Friday, April 17, 2015

Oil Majors Face New Pressure to Disclose Climate Risk to Investors

Investors holding $2 trillion in assets ask regulators to require transparency a day after 98% of BP shareholders demand similar information.

The conical oil drilling unit Kulluk sits grounded off the coast of Alaska. Investor fears about carbon assets becoming uneconomic, or stranded, are being exacerbated by companies’ pursuit of carbon-intensive projects such as Arctic drilling and Canadian oil sands projects. (Credit: U.S. Coast Guard handout photo taken January 3, 2012) Click to Enlarge.
A $2 trillion group of investors will ask regulators on Friday to force oil and gas companies to provide more disclosures about climate-related risks to their businesses.

The request, backed by 62 institutional investors from the U.S. and Europe, is included in an April 17 letter to Mary Jo White, head of the Securities and Exchange Commission.  The comptrollers for New York State and New York City submitted a similar letter to the commission.  The letters are the latest sign of the growing concern from shareholders and others about how fossil fuel companies would fare in a world that’s shifting to low-carbon energy sources.

"We are concerned that oil and gas companies are not disclosing sufficient information about several converging factors that, together, will profoundly affect the economics of the industry," the investors wrote.

The group cited worries that carbon assets could become uneconomic—or stranded—if climate-related trends permanently undercut prices and demand for fossil fuels.  Those fears are exacerbated by “excessive capital spending on high-cost, carbon intensive projects such as Arctic drilling, ultra deepwater drilling and Canadian oil sands projects," the investors wrote. 

"We have found an absence of disclosure in SEC filings regarding these material risks," said the investor group, which was organized by the sustainability group Ceres.

On Thursday, shareholders of oil giant BP reinforced the importance of such disclosures by overwhelmingly approving a measure that requires the company to provide more robust yearly climate change-related information, including data about the viability of BP projects in a low-carbon economy.

The disclosures are designed to allow investors "to judge whether BP is positioning itself to be a sustainable player in the energy system," said Edward Mason, head of responsible investment at the Church Commissioners, the Church of England.  The church was part of a broad coalition backing the BP resolution.

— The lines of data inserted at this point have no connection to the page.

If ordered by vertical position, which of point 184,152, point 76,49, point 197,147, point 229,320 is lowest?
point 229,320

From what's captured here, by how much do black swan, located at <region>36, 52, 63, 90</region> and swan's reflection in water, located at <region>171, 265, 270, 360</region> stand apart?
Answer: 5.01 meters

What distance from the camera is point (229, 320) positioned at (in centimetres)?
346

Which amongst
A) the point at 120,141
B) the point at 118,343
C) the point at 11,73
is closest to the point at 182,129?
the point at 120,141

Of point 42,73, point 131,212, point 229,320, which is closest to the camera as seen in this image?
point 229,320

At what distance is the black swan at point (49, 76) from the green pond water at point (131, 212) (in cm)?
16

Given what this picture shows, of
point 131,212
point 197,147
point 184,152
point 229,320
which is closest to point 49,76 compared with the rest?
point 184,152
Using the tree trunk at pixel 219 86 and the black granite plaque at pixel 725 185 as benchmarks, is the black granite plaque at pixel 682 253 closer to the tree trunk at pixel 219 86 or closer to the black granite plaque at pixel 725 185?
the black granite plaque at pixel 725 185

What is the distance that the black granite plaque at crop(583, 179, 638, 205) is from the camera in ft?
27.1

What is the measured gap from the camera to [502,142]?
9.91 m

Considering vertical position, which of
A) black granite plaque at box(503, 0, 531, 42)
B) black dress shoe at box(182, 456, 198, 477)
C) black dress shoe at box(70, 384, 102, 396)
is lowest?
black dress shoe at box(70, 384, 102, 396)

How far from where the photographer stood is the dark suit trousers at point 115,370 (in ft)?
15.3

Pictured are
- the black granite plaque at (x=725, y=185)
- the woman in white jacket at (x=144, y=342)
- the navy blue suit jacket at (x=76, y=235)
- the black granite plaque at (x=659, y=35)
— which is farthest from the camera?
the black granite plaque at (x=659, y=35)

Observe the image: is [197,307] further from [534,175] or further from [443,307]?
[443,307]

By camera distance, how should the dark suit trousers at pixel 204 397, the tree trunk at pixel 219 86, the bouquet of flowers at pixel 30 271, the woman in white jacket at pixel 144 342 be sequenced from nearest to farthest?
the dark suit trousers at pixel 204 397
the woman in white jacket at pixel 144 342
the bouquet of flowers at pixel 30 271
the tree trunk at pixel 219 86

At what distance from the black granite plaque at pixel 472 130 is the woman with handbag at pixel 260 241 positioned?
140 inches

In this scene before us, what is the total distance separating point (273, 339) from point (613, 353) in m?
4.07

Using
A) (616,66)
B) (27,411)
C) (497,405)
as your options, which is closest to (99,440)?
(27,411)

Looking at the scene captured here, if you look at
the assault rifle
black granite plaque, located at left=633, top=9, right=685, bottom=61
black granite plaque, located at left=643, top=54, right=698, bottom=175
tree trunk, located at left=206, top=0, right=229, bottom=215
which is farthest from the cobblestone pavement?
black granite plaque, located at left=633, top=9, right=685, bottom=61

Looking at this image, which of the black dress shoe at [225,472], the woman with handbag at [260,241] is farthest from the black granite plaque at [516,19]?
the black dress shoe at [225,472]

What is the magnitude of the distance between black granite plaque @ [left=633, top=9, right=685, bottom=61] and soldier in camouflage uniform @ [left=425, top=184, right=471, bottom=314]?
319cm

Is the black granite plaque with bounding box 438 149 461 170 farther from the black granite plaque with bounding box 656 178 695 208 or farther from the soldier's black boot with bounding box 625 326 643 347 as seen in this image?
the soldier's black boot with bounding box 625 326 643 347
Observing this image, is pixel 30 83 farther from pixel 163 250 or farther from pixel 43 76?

The BP measure was approved by more than 98 percent of the shares voted, surpassing the 75 percent benchmark for making the resolution binding under British law.  Beginning next year, BP must disclose efforts to cut carbon emissions; whether company projects will be viable in a low-carbon economy; the company's investment in low-carbon energy technology; executive incentives tied to the low-carbon transition; and BP’s lobbying on climate-related public policy.